Please reproduce the records word for word, beginning at the line that contains "How far are" and stopping after the final line of the records.

* **Supplied records**:
-=-=-

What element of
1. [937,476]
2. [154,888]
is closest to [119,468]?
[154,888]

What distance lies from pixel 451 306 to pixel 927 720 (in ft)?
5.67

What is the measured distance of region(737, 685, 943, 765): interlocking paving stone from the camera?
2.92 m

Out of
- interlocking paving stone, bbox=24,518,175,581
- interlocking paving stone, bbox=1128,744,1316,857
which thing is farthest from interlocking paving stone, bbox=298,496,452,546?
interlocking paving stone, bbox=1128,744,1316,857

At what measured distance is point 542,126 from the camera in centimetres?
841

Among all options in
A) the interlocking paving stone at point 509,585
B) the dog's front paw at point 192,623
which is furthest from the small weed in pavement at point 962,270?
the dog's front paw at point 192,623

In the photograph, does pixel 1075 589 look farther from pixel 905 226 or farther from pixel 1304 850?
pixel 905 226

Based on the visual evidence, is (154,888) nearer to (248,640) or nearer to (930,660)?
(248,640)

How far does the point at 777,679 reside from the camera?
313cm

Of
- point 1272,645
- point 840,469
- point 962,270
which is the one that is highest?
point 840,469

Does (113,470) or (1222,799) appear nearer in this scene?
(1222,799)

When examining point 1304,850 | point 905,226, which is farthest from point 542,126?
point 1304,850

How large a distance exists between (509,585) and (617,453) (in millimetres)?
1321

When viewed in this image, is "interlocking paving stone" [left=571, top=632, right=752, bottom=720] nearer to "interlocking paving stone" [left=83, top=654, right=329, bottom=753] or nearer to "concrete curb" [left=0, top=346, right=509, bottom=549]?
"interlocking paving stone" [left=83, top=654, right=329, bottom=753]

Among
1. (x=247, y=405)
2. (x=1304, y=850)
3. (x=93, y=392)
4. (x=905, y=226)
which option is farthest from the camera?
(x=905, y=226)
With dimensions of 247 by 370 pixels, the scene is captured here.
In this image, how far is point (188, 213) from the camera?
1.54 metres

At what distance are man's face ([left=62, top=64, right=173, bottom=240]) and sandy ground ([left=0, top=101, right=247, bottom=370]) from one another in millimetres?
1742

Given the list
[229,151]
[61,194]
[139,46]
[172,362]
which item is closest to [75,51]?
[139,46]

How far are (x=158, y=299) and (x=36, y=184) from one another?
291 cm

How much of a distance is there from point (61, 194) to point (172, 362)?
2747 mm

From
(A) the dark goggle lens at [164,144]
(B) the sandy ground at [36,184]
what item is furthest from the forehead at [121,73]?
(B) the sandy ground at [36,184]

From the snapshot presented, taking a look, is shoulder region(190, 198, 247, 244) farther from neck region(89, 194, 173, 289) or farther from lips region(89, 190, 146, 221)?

-=-=-

* **Worked solution**:
How far are (x=158, y=299) and (x=36, y=184) from one another?
291 cm

How much of a distance is there from point (61, 194) to point (172, 362)?
2747 mm

From
(A) the dark goggle lens at [164,144]
(B) the sandy ground at [36,184]
what item is furthest from the forehead at [121,73]?
(B) the sandy ground at [36,184]

From the snapshot presented, taking a look, is shoulder region(190, 198, 247, 244) farther from neck region(89, 194, 173, 289) or farther from lips region(89, 190, 146, 221)?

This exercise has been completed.